▶ [Task]: All lines from the one that contains "Beachborough pupils playing the violin" through the close of the entries below are to be repeated exactly, without any pictures.

Start of Material for this task

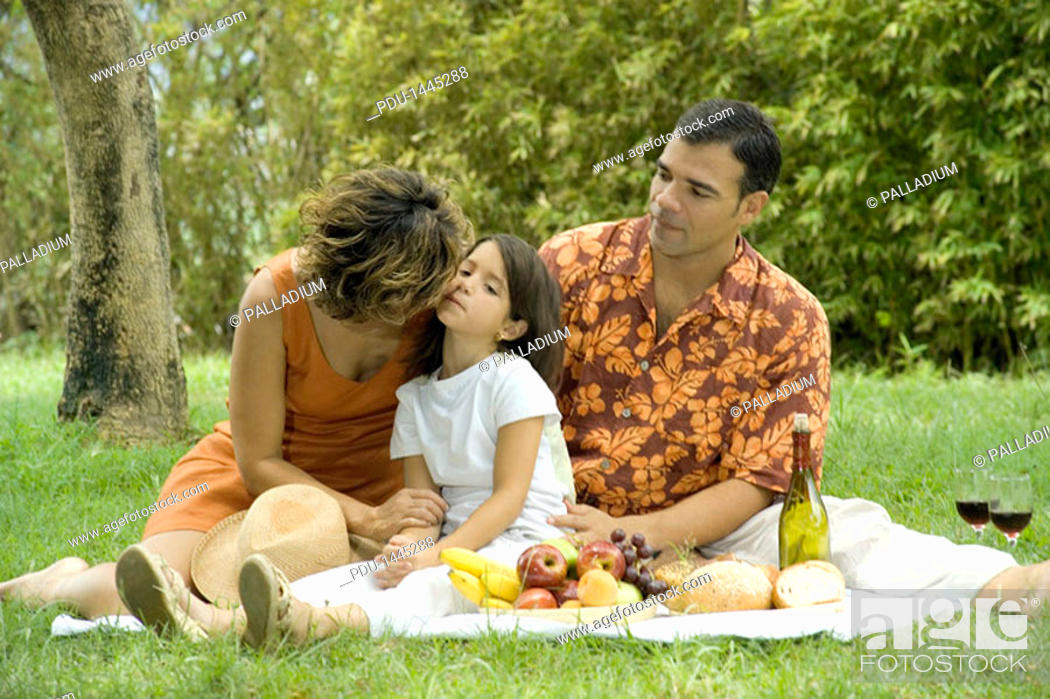 Stock Photo: Portrait of couple and girl having a picnic in the park, with woman kissing girl.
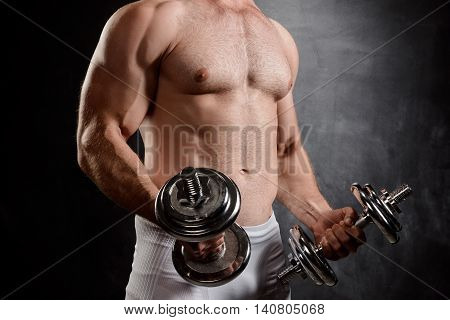 Close up photo of young powerful sportsman training with dumbbells over black background.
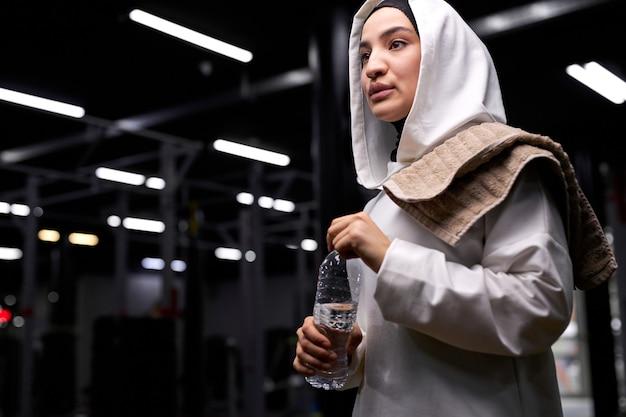 Arabische vrouw in hijab neemt een slokje water tijdens training in de sportschool, neemt een pauze, rust uit, draagt witte sportieve hijab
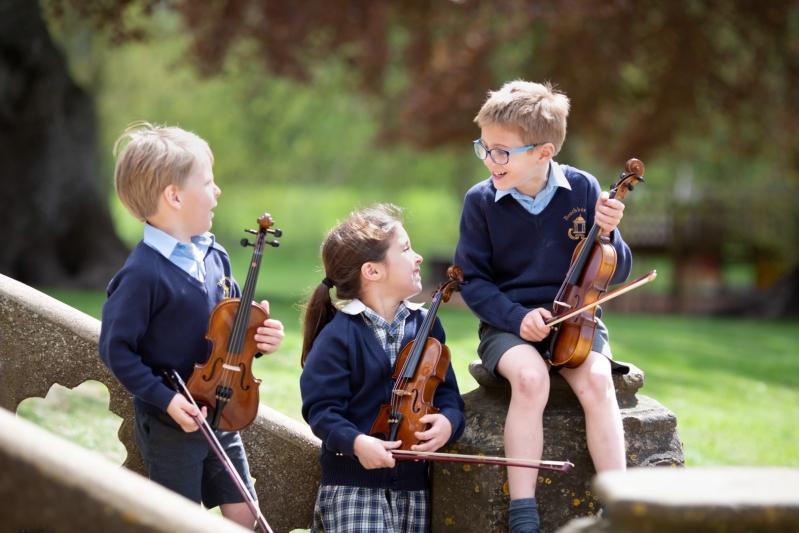 Beachborough pupils playing the violin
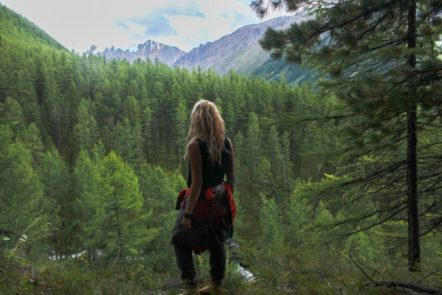Outdoorsy woman on forest mountain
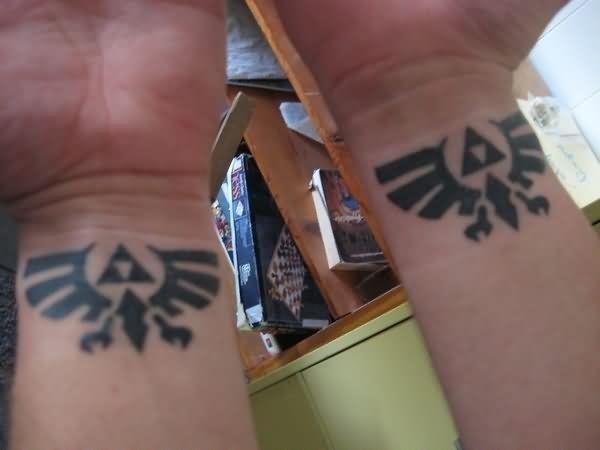 Zelda crest wrist tattoos
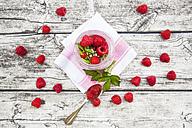 Raspberries, chia, milk, kiwi, hemp seed and mint in a glass - LVF003315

End of Material for this task

▶ [Response to this task]:
 Beachborough pupils playing the violin
Outdoorsy woman on forest mountain
 Zelda crest wrist tattoos
 Raspberries, chia, milk, kiwi, hemp seed and mint in a glass - LVF003315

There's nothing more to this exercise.